• _YOUR INSTRUCTIONS_
The line containing "Activation du plug" marks the start; extract exactly from it through the last line of the entries, and omit any pictures.

(EXTRACTED RECORDS)

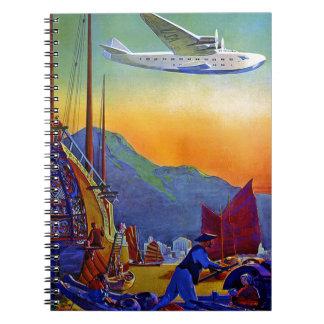 Vintage Transpacific Travel Spiral Notebook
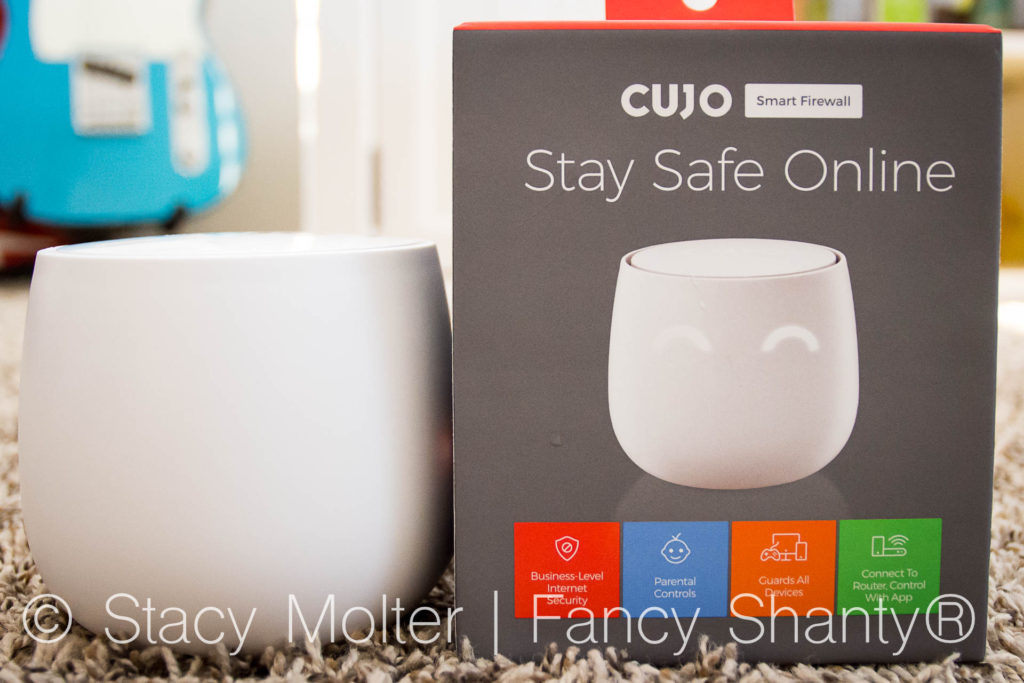 Cujo Smart Firewall with Parental Controls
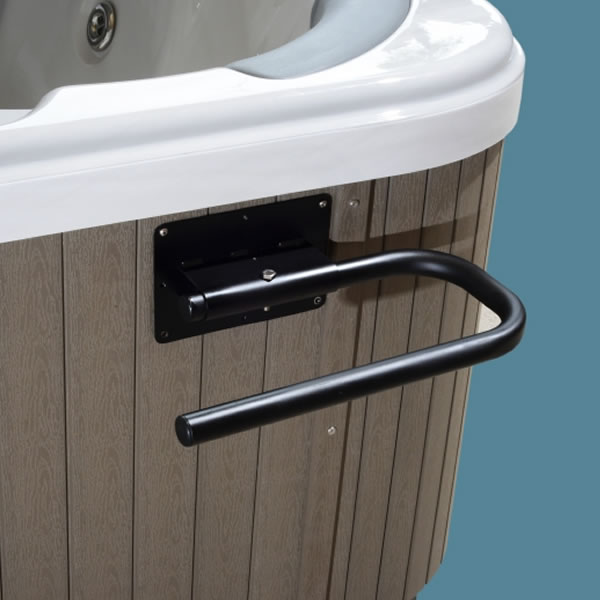 Benist Hot Tub Towel Rail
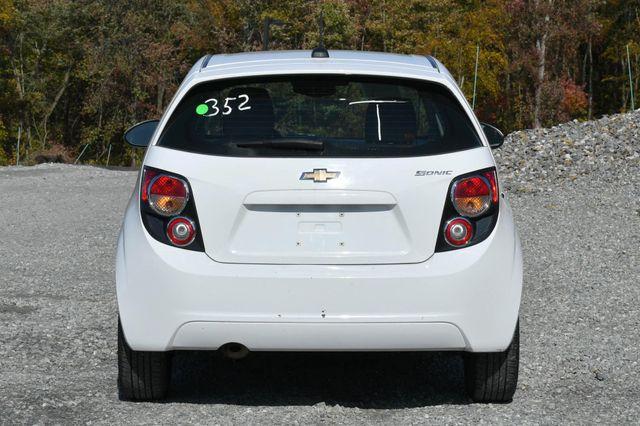 2016 Chevrolet Sonic LS Naugatuck, Connecticut 3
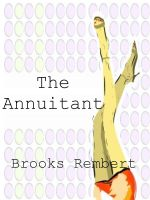 Cover for 'The Annuitant'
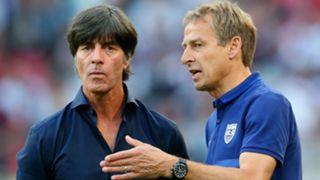 Jurgen Klinsmann Joachim Low
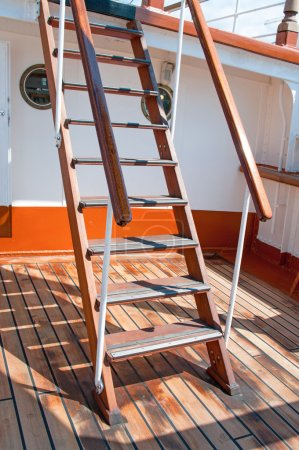 Old wooden trap on ship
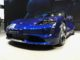 Porsche Taycan Turbo S   Foto: 163 Grad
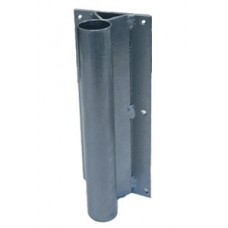 Steel Flat Wall Mount Flag Pole Holder Base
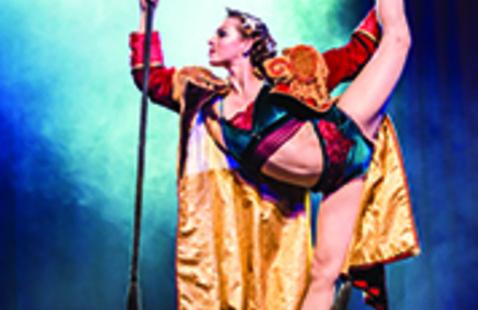 Cirque Mechanics:  42FT – A Menagerie of Mechanical Marvels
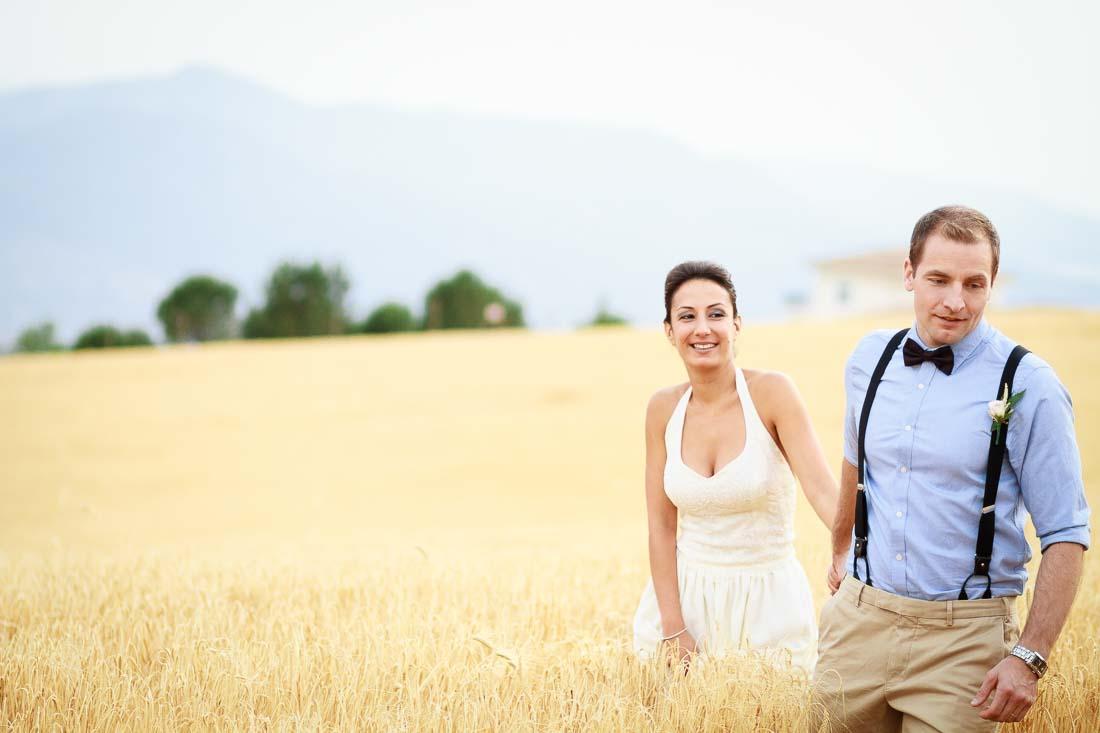 Fotografía boda Monica y Perttu - Juan Justo 37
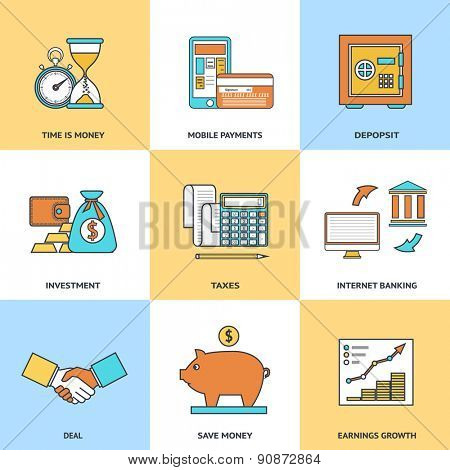 Modern financial line icons set in flat design for web site development, mobile applications, banners, corporate brochures, book covers, layouts etc. Raster illustration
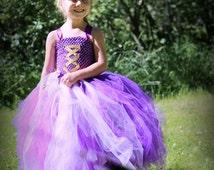 Rapunzel princess dress,Rapunzel costume,Princess gown,Floor length,Rapunzel dress,Purple tulle dress,Disney Princess dress,Princess costume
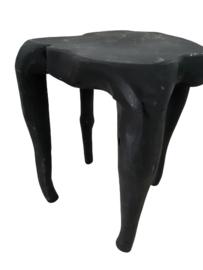 Kruk zwart grillig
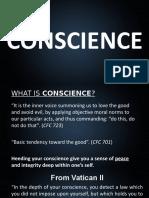 Conscience Report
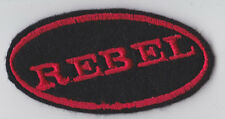 REBEL OVAL PATCH BIKER TRIKER MOTORCYCLE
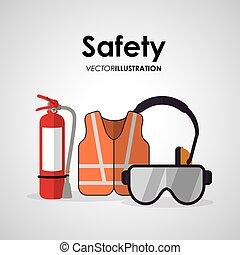 biztonság, munka, tervezés, ikon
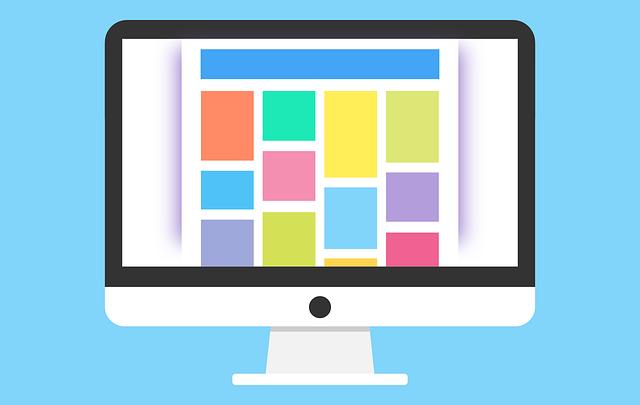 Pourquoi il faut mettre à jour votre site web?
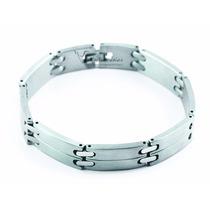 Pulseira/corrente/bracelete/algema Masculina Aço Giancarlo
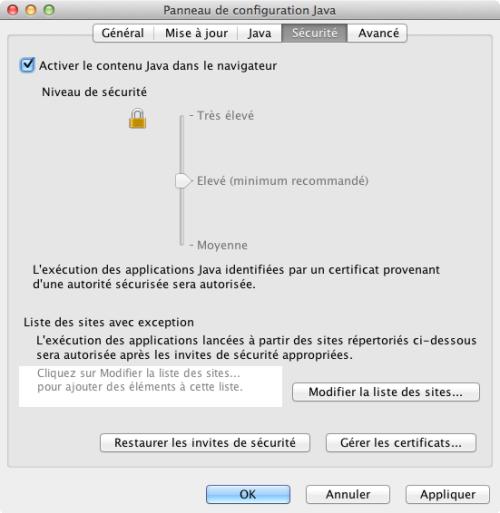 Activation du plug in Java pour les navigateurs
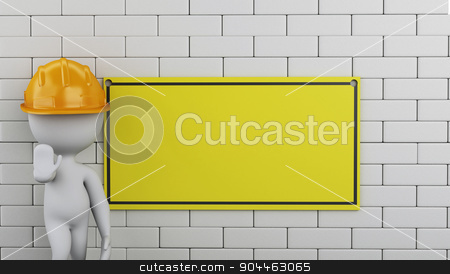 3d Under construction sign on brick wall. stock photo, 3d renderer image. White people with Under construction sign on brick wall. by nicolas menijes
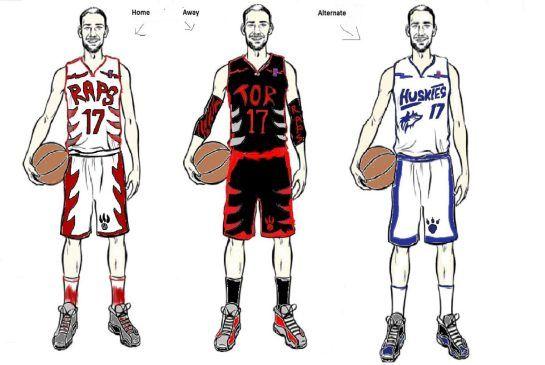 newest 69b6a 17e82 Jersey revamp | The Raptors Jersey Since 95' | Toronto ...
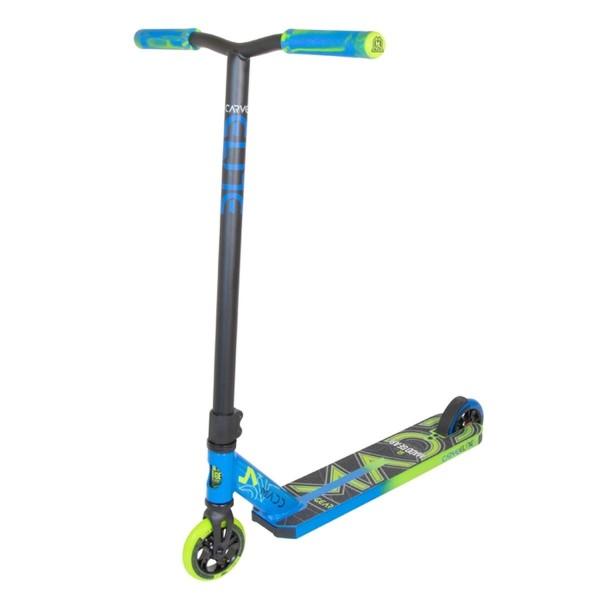 MADD Gear Carve Elite Stuntscooter blau grün 2021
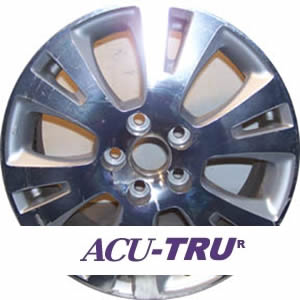 "17"" Toyota Avalon Wheel Rim - 69531"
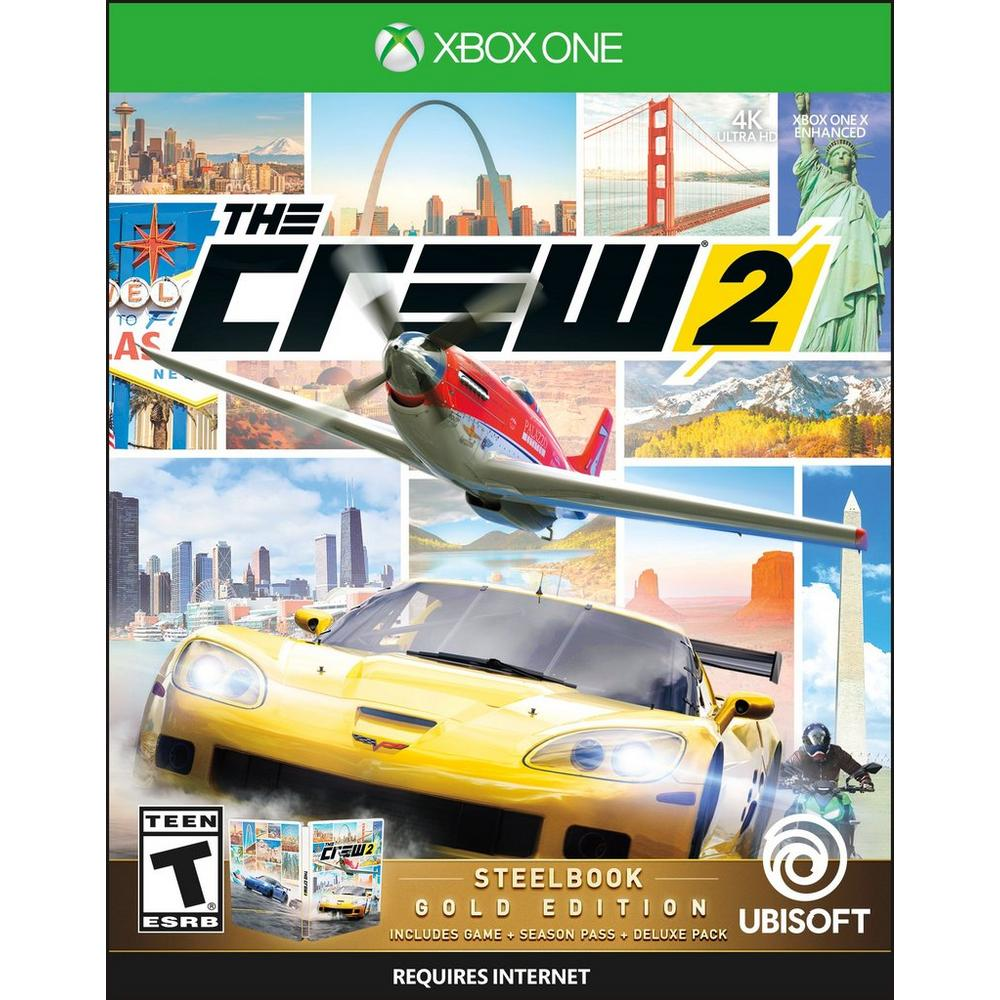 The Crew 2 Gold Edition | Xbox One | GameStop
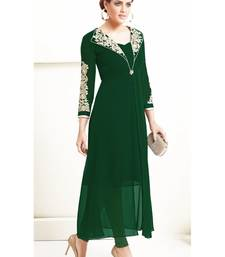 Buy green embroidary georgette designer kurti  (premium qaulity) party-wear-kurti online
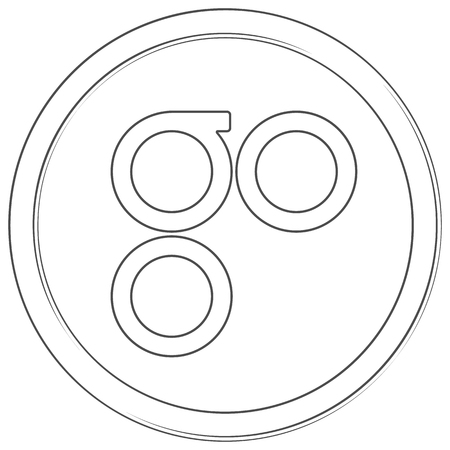 Omisego - cryptocurrency coin. Vector thin line icon. Lineart illustration on white background. Internet money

(End EXTRACTED RECORDS)

• _TASK SOLUTION_
 Activation du plug in Java pour les navigateurs
 3d Under construction sign on brick wall. stock photo, 3d renderer image. White people with Under construction sign on brick wall. by nicolas menijes
 newest 69b6a 17e82 Jersey revamp | The Raptors Jersey Since 95' | Toronto ...
 MADD Gear Carve Elite Stuntscooter blau grün 2021
 "17"" Toyota Avalon Wheel Rim - 69531"
 The Crew 2 Gold Edition | Xbox One | GameStop
 Buy green embroidary georgette designer kurti  (premium qaulity) party-wear-kurti online
 Omisego - cryptocurrency coin. Vector thin line icon. Lineart illustration on white background. Internet money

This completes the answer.